Cuando teníamos que regresar a Puebla, todos decían “Ya quiero volver a mi casa”, “Extraño mucho México”, “Lo primero que haré al llegar será comer tacos”, pero por mi parte, yo realmente no quería; no porque no ame mi país, ni todo lo que conforma estar en casa, sino que cuando conoces, sientes que no has logrado terminar de hacer todo lo que querías, lugares que faltan por recorrer y experiencias necesarias para vivir; pero ahora que miro atrás, agradezco estar en casa y llevar conmigo todas esas memoria, siempre que camino por las calles recuerdo los buenos momentos, y en retrospectiva, no es que no quisiera regresar, sino que no quería dejar atrás la versión mía que quedaba en Japón, una yo más independiente, libre, sin miedo de hacer las cosas, capaz de resolver sus problemas y no dejarse perder ante un lugar tan imponente, me enamoré tanto de esa yo que sentía que al regresar a México la perdería o la estaría traicionando, pero no fue así, al contrario, se quedó conmigo; fueron pocos días, pero el crecimiento como persona es impresionante, y ahora siento que tengo una visión más amplia del día a día, pienso que cosas podrían ser mejor, que si se implementaran nuestra realidad sería diferente en un aspecto positivo.
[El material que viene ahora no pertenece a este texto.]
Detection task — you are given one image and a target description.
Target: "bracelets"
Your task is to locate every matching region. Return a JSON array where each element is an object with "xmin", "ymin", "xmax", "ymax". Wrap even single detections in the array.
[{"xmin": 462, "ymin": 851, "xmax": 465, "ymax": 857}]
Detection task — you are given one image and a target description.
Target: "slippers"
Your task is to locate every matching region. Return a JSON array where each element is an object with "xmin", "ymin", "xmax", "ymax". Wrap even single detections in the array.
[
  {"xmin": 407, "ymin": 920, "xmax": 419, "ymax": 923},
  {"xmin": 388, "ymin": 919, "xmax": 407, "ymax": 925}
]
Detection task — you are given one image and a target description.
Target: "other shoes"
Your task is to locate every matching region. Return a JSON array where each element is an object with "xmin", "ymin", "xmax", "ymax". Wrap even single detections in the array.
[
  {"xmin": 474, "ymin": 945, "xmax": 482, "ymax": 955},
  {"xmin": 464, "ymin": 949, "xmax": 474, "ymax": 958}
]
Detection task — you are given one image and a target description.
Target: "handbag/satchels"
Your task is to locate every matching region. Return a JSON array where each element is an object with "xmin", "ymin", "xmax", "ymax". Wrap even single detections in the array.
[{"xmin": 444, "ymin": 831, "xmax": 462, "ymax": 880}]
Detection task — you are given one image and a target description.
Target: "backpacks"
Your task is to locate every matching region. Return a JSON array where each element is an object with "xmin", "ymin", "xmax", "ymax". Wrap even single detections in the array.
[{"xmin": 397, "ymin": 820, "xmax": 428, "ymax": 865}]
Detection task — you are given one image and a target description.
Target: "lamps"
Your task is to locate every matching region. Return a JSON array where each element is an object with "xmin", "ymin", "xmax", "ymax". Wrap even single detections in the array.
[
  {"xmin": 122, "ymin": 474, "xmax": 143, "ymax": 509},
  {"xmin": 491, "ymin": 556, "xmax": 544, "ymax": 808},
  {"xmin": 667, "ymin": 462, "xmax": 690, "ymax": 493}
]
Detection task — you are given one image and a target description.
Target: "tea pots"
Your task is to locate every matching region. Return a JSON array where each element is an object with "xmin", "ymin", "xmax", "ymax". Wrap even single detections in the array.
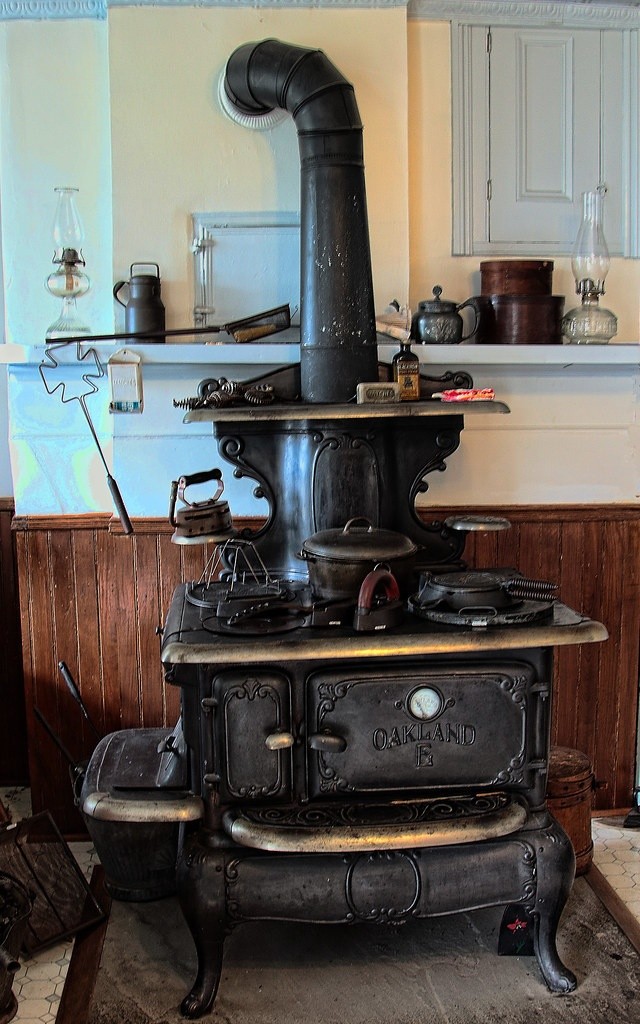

Aprender sobre una cultura en el aula, es una experiencia que se queda algo corta, y tener el privilegio de salir al mundo real y experimentarlo de primera mano es una locura. Estar en Japón me permitió aprender de sus calles, costumbres, espacios, modos de vida, pero también a aprender de mí misma. Por eso cuando pienso en el Escápate no recuerdo solamente los lugares que conocí y los que me faltaron por conocer, sino que recuerdo aquella persona que fui capaz de convertirme lejos de mi país, esa versión que se atreve a salir a lo desconocido. Quizá eso es lo más valioso de una experiencia internacional, el regresar a casa siendo una mejor versión de ti, el traer nuevas palabras, fotografías, amistades, recuerdos, perspectivas, pero también una nueva mirada del lugar que habitamos en el mundo.